### DATA FOR THIS TASK
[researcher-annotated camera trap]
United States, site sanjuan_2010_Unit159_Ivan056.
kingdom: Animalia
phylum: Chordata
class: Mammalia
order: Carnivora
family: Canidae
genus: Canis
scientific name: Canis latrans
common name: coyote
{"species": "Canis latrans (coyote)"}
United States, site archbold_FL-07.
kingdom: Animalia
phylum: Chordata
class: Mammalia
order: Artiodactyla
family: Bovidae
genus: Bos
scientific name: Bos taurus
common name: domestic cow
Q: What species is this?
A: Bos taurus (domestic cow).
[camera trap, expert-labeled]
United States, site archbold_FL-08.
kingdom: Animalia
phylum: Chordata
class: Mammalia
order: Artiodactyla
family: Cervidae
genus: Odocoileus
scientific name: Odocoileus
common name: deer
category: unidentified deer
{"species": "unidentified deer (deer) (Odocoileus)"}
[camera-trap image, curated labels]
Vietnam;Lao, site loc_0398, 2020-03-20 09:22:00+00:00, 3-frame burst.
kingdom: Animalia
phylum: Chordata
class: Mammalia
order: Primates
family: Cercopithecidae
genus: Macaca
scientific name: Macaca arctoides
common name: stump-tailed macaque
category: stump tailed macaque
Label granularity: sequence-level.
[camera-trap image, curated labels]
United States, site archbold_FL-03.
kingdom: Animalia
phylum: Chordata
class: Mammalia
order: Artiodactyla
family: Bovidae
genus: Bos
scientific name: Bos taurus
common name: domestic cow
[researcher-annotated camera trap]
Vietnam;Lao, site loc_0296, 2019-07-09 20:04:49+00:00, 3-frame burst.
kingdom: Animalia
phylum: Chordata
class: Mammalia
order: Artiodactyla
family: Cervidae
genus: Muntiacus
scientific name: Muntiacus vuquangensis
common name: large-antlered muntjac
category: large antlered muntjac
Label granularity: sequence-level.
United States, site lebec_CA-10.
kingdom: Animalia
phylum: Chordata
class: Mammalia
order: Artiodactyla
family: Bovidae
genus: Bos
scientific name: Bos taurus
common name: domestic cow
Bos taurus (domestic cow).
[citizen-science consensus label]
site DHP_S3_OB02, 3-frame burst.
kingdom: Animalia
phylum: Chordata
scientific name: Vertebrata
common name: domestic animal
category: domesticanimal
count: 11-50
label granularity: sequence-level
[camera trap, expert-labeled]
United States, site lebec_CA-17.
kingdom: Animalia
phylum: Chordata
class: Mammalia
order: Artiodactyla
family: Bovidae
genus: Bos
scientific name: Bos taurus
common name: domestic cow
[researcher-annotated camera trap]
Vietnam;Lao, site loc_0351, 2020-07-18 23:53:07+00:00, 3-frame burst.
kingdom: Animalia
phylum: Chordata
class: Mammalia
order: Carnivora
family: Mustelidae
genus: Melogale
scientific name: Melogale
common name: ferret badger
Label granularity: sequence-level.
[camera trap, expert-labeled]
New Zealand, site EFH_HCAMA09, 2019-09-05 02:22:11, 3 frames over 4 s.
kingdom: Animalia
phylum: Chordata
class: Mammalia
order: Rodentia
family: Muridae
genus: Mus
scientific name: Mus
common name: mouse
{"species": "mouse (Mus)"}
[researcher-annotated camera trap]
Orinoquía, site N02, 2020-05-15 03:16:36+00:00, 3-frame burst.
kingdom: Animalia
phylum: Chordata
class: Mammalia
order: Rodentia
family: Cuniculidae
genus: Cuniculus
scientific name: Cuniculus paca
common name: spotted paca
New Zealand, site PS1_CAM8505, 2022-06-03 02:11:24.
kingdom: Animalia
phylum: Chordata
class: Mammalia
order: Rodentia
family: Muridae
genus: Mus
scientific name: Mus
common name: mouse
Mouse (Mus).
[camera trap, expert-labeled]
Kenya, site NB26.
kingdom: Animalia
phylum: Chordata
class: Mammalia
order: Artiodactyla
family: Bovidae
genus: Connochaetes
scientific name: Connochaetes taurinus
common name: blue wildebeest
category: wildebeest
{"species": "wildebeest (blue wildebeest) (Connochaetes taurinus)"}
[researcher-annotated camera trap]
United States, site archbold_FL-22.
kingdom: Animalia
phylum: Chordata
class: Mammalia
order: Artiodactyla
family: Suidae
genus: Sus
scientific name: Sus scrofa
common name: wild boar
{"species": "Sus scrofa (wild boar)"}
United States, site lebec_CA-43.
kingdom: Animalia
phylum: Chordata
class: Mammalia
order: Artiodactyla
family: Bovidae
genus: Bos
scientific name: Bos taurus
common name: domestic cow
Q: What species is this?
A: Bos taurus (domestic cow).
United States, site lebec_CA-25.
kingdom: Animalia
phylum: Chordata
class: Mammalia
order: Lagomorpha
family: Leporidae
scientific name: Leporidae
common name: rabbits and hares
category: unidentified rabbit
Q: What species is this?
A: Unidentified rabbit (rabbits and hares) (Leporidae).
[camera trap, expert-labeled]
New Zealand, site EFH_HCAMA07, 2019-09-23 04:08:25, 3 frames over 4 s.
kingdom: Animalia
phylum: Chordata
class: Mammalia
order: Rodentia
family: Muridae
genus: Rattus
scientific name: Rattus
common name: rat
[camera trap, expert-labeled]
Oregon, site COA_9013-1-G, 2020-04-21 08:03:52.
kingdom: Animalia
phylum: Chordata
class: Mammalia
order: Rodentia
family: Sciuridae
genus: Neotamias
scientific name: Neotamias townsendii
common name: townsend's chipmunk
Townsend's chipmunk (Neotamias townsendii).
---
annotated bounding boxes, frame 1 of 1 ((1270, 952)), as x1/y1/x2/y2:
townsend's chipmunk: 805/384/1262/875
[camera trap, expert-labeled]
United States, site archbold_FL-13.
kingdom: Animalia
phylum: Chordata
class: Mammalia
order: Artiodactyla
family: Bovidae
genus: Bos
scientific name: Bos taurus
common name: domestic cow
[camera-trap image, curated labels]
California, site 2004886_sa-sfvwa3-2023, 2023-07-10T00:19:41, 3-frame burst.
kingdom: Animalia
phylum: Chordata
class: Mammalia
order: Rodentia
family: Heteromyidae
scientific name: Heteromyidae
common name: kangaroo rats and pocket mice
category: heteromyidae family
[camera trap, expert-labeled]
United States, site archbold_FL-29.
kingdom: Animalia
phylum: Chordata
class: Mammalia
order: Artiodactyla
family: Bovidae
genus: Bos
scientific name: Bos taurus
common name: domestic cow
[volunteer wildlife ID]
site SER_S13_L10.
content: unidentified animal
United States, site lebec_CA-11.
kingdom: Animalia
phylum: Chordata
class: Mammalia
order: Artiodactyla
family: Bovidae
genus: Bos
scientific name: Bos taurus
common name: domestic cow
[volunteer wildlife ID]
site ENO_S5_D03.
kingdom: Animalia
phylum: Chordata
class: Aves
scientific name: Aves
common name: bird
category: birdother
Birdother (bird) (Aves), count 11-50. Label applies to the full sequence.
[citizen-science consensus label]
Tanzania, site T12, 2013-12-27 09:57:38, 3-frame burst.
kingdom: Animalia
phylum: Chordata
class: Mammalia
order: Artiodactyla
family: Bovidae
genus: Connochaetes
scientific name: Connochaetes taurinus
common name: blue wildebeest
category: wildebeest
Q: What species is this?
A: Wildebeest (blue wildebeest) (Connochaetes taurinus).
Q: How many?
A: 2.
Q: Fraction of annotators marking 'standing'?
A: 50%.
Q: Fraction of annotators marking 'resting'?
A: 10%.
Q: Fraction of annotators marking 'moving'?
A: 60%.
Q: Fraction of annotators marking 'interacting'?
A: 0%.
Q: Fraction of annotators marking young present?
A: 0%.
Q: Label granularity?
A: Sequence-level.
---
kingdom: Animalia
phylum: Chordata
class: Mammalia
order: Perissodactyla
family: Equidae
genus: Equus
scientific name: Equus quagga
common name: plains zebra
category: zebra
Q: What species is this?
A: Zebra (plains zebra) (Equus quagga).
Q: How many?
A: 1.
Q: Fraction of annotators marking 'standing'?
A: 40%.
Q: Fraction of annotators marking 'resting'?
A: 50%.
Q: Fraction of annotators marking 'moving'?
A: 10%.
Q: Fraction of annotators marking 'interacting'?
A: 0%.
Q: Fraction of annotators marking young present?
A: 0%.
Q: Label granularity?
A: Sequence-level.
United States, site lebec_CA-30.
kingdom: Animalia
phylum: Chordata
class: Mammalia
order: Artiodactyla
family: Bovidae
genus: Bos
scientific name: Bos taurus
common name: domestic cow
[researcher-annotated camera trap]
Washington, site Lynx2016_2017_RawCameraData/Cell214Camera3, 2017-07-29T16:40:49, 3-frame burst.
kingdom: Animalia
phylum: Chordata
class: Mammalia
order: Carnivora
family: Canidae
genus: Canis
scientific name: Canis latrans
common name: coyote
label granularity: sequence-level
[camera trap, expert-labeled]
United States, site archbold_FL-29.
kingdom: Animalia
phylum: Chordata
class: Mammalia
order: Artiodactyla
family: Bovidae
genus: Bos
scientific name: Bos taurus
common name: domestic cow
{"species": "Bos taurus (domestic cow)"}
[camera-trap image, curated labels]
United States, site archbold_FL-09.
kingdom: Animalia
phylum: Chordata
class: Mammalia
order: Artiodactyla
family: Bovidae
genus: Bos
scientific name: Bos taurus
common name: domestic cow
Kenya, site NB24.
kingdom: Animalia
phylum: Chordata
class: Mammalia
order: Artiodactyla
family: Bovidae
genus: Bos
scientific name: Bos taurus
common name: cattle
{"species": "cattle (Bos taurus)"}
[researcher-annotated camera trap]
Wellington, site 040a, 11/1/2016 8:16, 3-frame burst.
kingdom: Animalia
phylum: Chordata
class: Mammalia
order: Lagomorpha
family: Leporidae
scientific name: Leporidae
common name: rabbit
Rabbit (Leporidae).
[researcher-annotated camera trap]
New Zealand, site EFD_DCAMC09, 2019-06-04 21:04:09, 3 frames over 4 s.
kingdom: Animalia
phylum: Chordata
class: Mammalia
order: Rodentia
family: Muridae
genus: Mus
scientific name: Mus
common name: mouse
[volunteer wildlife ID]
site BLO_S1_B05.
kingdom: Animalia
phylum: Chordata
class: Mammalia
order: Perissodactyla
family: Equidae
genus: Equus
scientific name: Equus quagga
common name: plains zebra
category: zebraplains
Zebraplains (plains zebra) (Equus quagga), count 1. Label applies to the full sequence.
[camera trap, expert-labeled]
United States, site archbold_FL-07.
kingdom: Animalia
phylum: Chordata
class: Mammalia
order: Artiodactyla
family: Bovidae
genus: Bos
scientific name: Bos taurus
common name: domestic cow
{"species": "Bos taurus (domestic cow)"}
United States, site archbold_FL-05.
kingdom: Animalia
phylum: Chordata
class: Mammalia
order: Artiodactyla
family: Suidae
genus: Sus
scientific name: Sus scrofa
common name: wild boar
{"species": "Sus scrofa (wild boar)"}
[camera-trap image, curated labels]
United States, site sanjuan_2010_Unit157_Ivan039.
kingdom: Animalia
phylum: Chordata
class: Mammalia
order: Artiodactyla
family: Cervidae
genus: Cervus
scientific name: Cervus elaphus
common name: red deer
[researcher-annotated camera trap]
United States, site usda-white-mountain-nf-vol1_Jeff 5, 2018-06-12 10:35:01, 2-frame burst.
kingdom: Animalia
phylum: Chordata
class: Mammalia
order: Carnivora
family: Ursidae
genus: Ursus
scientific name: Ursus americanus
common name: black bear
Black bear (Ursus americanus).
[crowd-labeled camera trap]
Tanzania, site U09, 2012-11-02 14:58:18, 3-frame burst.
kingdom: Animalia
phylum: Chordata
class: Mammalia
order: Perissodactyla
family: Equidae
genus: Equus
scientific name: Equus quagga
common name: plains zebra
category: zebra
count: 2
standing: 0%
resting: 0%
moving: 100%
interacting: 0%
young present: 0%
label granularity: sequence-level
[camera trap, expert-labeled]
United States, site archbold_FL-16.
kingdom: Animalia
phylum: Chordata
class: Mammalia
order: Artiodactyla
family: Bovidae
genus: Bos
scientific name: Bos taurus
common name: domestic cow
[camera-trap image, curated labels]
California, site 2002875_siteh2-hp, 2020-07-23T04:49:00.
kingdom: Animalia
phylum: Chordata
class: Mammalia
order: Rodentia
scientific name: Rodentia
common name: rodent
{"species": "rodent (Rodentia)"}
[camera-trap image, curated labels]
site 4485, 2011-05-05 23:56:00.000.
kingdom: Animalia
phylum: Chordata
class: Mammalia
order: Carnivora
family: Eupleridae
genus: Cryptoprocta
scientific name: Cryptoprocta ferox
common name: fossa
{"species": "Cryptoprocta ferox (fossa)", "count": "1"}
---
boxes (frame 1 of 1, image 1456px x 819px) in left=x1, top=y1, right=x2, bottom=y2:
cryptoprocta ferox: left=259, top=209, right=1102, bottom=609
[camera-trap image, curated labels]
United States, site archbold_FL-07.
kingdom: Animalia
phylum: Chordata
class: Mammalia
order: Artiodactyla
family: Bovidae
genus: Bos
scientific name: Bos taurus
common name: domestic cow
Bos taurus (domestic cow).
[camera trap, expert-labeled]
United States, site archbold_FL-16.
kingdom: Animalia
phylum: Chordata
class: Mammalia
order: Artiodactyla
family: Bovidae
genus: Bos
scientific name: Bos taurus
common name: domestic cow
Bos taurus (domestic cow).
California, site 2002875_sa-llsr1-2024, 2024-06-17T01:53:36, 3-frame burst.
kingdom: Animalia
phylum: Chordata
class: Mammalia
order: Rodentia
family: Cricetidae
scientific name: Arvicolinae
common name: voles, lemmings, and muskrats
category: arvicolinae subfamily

### YOUR TASK
Among the entries above, identify all lines with "burst" and copy them.

### SOLUTION FOR THIS EXERCISE
Vietnam;Lao, site loc_0398, 2020-03-20 09:22:00+00:00, 3-frame burst.
Vietnam;Lao, site loc_0296, 2019-07-09 20:04:49+00:00, 3-frame burst.
site DHP_S3_OB02, 3-frame burst.
Vietnam;Lao, site loc_0351, 2020-07-18 23:53:07+00:00, 3-frame burst.
Orinoquía, site N02, 2020-05-15 03:16:36+00:00, 3-frame burst.
California, site 2004886_sa-sfvwa3-2023, 2023-07-10T00:19:41, 3-frame burst.
Tanzania, site T12, 2013-12-27 09:57:38, 3-frame burst.
Washington, site Lynx2016_2017_RawCameraData/Cell214Camera3, 2017-07-29T16:40:49, 3-frame burst.
Wellington, site 040a, 11/1/2016 8:16, 3-frame burst.
United States, site usda-white-mountain-nf-vol1_Jeff 5, 2018-06-12 10:35:01, 2-frame burst.
Tanzania, site U09, 2012-11-02 14:58:18, 3-frame burst.
California, site 2002875_sa-llsr1-2024, 2024-06-17T01:53:36, 3-frame burst.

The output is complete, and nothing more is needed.